• [What is expected]
How many beats were recorded in total across the four canines, according to the abstract on body-surface geometry accuracy in electrocardiographic imaging?

Influence of Body-Surface Geometry Accuracy on Noninvasive Reconstruction of Electrical Activation and Recovery in Electrocardiographic Imaging

In Electrocardiographic Imaging (ECGI), electrical potentials on a patient's heart surface are noninvasively reconstructed from potential recordings on the body surface. This process depends on a geometrical description of the heart surface and body surface. Here, we investigate the influence of inaccuracies in the body-surface geometry on ECGI reconstruction accuracy.In four canines, ca. 200 electrodes were attached to the body surface and in total 93 beats recorded. A CT scan provided the exact position of these electrodes and the heart-surface. The body geometry was defined by the electrode positions only, and their position in the digital geometry was then varied: 1) for all electrodes collectively in the same direction, 2) or in a random direction (where electrodes on the same strip were taken together). Invasive recordings on the heart surface provided ground truth data to which noninvasive reconstructions with these varying geometries were compared, in terms of correlation coefficients between recorded and reconstructed potentials (CC), localization error (LE) between known beat origin and reconstructed beat origin, and activation and recovery isochrones.Results for displacement of all electrodes in a single direction or in random directions indicate that displacement up to 30 mm has a limited effect on ECGI accuracy. More importantly, consistent displacement of electrodes in one direction mainly results in a shift of the activation or recovery pattern in that direction. Patterns are also preserved when displacement is in random directions. Thus, inaccuracy in body-surface geometry up to 30 mm in ECGI preserves activation and recovery patterns but hampers their exact localization.

• [Study material]
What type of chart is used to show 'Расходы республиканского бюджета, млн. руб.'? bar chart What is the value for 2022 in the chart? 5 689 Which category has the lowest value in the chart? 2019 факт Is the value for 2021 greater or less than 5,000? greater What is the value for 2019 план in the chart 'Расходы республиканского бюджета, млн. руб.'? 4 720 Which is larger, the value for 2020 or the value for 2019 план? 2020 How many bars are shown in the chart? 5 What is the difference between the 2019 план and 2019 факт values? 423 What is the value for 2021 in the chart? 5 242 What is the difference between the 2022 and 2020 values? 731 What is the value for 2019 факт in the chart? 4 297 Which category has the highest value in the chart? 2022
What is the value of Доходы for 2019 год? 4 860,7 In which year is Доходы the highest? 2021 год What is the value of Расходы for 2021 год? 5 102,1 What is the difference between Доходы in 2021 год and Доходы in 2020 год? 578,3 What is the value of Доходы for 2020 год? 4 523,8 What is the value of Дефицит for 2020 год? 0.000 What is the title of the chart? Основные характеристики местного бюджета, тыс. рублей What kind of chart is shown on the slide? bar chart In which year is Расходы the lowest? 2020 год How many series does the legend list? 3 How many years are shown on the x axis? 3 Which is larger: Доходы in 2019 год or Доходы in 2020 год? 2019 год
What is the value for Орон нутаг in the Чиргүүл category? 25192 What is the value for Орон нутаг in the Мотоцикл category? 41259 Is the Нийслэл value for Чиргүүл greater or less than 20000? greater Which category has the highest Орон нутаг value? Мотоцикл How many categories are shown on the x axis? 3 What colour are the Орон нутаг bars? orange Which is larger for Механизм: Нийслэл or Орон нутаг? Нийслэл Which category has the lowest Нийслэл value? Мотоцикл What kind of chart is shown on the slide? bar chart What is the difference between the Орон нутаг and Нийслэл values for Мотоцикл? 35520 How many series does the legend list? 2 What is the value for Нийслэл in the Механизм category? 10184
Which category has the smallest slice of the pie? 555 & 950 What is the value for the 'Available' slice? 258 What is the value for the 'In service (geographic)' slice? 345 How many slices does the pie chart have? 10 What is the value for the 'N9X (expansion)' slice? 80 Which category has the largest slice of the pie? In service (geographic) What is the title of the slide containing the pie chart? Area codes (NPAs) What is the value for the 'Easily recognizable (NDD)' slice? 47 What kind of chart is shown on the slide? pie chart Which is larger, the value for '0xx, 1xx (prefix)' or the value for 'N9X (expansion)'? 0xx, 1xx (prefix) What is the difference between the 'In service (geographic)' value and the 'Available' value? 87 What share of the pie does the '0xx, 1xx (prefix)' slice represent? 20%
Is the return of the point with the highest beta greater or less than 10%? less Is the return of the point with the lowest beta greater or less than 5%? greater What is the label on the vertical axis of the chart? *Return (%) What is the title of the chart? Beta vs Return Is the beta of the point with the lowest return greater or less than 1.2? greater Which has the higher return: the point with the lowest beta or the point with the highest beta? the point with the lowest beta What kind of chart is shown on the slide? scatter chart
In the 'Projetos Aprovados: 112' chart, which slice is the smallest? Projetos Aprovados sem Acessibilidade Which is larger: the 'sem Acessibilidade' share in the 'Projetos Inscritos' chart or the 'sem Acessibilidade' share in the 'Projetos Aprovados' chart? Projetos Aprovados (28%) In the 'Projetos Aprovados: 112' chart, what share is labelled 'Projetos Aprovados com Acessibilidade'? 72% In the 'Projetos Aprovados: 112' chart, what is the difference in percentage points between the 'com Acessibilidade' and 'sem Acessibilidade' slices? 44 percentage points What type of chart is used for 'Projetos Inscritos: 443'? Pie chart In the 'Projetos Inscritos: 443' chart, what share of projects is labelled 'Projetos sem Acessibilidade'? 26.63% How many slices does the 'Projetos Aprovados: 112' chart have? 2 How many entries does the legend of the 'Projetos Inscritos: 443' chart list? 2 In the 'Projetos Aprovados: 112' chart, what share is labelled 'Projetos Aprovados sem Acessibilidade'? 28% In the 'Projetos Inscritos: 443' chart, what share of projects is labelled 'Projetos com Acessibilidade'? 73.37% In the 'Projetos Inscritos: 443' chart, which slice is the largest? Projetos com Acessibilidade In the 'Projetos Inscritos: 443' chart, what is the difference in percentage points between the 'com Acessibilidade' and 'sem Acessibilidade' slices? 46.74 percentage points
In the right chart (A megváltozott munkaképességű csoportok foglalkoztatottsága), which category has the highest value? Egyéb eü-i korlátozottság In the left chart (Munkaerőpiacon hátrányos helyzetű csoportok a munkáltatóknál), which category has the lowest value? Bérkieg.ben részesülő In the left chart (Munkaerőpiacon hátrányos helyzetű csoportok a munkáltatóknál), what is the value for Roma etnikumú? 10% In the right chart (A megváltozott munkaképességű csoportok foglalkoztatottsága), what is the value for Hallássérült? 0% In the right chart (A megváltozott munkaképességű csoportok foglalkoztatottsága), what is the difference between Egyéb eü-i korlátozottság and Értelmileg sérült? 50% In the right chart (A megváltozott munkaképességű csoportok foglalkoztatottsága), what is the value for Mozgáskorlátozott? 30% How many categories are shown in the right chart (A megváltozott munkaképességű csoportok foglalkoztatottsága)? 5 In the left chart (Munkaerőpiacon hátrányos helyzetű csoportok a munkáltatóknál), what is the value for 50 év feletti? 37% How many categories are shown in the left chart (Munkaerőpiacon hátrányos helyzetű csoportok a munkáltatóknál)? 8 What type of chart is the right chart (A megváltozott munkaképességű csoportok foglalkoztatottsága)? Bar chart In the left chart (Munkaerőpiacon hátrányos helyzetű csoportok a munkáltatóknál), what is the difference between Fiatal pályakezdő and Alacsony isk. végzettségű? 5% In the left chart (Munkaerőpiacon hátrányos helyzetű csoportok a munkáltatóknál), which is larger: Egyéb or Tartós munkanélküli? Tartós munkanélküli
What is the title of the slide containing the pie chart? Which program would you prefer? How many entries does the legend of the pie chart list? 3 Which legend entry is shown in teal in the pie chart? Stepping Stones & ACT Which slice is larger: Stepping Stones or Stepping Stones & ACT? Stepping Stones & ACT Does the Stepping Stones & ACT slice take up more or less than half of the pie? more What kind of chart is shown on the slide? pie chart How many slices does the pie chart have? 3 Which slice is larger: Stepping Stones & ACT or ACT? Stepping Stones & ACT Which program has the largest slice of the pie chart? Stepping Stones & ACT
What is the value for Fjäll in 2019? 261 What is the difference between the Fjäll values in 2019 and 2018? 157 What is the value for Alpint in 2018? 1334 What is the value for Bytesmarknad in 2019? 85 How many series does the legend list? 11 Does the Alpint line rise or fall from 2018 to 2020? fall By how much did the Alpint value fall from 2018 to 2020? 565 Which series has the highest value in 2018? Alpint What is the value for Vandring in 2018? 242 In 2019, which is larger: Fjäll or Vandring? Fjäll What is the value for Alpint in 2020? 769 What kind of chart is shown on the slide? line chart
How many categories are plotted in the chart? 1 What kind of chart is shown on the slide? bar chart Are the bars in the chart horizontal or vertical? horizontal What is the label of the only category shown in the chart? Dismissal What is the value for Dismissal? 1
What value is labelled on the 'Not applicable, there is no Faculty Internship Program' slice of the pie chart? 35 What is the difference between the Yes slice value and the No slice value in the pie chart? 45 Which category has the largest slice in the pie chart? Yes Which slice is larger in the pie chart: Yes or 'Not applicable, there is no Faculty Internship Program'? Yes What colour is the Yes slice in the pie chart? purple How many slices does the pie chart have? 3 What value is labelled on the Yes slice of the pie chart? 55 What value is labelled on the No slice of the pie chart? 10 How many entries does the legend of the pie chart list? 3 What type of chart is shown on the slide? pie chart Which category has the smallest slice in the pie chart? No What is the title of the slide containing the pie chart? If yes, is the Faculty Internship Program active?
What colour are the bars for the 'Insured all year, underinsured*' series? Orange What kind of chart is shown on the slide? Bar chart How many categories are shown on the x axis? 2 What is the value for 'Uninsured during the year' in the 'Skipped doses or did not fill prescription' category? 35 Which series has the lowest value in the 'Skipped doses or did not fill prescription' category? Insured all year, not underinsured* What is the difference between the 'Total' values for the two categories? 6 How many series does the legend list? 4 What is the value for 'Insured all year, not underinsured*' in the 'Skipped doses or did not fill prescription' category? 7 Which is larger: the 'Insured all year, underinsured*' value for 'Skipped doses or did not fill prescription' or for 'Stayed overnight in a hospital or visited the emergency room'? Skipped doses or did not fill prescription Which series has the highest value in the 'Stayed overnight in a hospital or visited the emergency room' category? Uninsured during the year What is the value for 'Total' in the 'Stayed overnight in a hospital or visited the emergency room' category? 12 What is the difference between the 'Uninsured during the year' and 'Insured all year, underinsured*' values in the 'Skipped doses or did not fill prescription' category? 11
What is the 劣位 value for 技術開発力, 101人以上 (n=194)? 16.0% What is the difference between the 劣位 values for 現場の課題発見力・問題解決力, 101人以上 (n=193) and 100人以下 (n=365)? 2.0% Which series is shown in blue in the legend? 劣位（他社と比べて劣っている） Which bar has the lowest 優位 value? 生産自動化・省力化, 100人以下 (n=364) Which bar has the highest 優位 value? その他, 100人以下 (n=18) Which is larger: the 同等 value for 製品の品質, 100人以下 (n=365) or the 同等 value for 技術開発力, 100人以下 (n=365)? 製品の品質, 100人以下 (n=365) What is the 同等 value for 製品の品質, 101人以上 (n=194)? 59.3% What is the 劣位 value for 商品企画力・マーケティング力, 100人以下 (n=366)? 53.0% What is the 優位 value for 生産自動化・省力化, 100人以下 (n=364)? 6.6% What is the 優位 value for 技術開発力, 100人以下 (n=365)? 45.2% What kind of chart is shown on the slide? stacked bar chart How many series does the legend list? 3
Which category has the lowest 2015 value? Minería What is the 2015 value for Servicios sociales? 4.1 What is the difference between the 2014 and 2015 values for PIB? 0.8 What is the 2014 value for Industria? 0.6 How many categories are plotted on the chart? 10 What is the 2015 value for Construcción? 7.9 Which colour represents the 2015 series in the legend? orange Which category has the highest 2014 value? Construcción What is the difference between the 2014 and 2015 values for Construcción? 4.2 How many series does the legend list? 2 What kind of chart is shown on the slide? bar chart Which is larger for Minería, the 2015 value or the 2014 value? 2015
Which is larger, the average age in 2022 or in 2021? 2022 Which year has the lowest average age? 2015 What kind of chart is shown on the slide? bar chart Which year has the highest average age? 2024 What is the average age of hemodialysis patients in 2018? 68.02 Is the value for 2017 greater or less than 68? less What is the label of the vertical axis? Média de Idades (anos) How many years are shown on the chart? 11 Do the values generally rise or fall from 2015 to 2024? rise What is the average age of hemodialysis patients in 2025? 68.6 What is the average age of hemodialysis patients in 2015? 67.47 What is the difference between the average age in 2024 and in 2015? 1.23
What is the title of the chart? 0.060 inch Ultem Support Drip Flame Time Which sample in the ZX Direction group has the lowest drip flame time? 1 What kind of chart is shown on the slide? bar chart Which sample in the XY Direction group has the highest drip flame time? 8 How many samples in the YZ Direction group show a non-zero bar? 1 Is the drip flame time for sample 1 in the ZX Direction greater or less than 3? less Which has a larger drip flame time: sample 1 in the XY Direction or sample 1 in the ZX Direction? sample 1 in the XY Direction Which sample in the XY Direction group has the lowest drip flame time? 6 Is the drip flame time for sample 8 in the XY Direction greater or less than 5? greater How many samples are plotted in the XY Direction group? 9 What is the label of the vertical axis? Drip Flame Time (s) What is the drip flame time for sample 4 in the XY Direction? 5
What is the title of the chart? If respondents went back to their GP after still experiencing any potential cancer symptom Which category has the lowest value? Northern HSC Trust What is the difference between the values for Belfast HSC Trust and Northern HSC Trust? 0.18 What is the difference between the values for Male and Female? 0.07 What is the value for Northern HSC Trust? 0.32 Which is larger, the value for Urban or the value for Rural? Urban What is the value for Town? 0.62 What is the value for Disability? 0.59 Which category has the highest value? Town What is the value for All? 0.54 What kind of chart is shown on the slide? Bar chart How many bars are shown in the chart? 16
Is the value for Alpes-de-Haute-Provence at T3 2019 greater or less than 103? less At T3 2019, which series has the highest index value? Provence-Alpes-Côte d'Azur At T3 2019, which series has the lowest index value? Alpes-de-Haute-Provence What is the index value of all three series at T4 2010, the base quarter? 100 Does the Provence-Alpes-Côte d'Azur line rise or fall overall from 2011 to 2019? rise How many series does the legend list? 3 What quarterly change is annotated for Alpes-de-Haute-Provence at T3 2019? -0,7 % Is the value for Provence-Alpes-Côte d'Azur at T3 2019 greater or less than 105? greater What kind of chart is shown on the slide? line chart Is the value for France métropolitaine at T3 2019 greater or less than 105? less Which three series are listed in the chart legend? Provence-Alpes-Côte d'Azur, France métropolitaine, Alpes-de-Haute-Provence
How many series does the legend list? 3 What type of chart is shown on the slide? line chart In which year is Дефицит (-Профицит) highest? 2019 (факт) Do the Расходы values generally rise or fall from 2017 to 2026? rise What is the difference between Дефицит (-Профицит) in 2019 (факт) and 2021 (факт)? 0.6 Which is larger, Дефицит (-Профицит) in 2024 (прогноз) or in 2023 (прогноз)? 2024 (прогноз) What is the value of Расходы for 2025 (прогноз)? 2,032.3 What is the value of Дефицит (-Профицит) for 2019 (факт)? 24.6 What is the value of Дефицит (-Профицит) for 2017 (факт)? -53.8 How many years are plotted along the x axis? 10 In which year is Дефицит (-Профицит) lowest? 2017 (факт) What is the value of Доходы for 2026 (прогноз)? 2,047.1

• [The completed task]
93 beats